Link playing the Ocarina of Time, which is controlled by the user. Many of the songs in the game cause different effects to take place in the environment or aid the player in some way.

The mechanics that this game created are some of the most important and reused concepts in later titles. The Z-Targeting mechanic is the one that sticks out the most from this game. The ability to have Link move around an object or enemy while having the camera follow the target in focus made for a unique combat system. The context-sensitive allowed more multiple actions to be applied to one button, which simplified the control scheme overall. The concept of using the Ocarina and having it be useful in solving puzzles and progressing through the game was fun to play around with and made use of music/rhythm in design mechanics. One of the first times that we see horse riding appears in this game with the controls feeling as though you are riding a real horse, but doesn’t have that same effect that the horse controls of Twilight Princess bolstered. The jumping through different phases of time allowed the player to view different perspectives, items, and interactions that offer extra to the story and dungeon design. Speaking of dungeons, the ones found in OoT are some of the most memorable that the series has offered. Each theme making them unique and the mini-bosses and dungeon bosses all had interesting AI and methods to beating them, especially Dark Link.

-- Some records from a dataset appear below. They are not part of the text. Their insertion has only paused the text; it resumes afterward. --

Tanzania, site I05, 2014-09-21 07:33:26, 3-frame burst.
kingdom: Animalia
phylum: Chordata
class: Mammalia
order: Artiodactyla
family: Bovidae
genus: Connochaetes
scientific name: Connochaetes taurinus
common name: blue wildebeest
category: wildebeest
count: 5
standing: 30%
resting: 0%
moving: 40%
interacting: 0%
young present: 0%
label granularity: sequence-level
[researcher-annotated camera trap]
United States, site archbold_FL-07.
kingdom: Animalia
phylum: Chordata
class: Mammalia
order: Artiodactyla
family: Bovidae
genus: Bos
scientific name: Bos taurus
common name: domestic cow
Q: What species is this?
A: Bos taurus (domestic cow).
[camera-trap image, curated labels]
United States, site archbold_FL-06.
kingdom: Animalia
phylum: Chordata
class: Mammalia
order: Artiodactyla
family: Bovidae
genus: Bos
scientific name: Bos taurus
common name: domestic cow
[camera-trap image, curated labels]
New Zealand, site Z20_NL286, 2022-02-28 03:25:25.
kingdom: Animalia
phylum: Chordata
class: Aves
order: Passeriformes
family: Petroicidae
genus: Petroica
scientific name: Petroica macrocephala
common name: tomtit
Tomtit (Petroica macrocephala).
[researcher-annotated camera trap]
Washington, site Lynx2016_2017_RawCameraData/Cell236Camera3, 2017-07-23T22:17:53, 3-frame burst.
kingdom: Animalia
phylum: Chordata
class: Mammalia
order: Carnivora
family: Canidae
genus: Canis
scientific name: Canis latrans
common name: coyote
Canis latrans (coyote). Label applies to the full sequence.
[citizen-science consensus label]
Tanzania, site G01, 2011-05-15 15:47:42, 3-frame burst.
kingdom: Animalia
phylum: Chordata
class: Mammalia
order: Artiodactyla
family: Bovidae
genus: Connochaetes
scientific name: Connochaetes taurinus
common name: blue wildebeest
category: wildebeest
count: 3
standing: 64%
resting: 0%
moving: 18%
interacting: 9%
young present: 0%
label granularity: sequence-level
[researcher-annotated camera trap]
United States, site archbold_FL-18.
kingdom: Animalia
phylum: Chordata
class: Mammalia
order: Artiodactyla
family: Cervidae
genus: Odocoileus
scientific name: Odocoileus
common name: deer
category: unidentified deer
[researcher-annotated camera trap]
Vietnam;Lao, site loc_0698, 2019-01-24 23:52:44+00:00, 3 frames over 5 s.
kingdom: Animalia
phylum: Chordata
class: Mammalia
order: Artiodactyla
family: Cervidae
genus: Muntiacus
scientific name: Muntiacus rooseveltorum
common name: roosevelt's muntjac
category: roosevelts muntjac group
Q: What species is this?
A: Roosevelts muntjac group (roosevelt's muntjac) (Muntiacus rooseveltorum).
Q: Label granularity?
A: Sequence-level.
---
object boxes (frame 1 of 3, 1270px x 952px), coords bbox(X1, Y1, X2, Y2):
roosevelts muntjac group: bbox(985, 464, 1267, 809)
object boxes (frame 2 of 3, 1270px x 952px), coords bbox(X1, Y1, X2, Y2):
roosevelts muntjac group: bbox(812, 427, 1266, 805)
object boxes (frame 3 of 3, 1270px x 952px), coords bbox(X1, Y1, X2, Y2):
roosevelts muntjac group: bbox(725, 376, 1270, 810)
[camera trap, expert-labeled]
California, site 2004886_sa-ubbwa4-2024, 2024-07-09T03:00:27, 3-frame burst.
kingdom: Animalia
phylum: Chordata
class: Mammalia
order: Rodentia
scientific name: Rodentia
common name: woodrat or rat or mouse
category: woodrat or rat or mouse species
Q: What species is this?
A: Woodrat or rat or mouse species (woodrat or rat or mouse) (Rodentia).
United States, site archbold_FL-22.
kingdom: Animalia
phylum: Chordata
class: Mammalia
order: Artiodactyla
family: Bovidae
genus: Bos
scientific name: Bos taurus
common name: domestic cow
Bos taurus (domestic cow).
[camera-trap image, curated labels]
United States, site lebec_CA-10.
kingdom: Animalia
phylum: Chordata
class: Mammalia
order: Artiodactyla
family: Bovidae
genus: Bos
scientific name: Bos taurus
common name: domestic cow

Link facing off against Dark Link, who has some of the most complex AI out of any other enemy in the game. Z-Targeting is also in focus, notice the four yellow triangles that lock on to your target.

I put this game in these conventions because of everything that has been come from this game has been regarded by critics and fans as some of the best video game play ever made. Nintendo held nothing, beyond hardware restrictions, back when it came to giving the justice and proper view that the series had always worked to achieve. I played this game nearly 20 years after it’s release and I still think that it is better than many games that we have on the market currently. Using this game as a focal point for teaching game design and development or prompting video games as an art can be truly said for many titles that came out during this time, including Super Mario 64, another N64 title that is beautifully designed. I highly recommend playing this game on any system you may have whether it be an N64, Gamecube, or 3DS and I guarantee you will become a fan of the Legend of Zelda, if you are not already.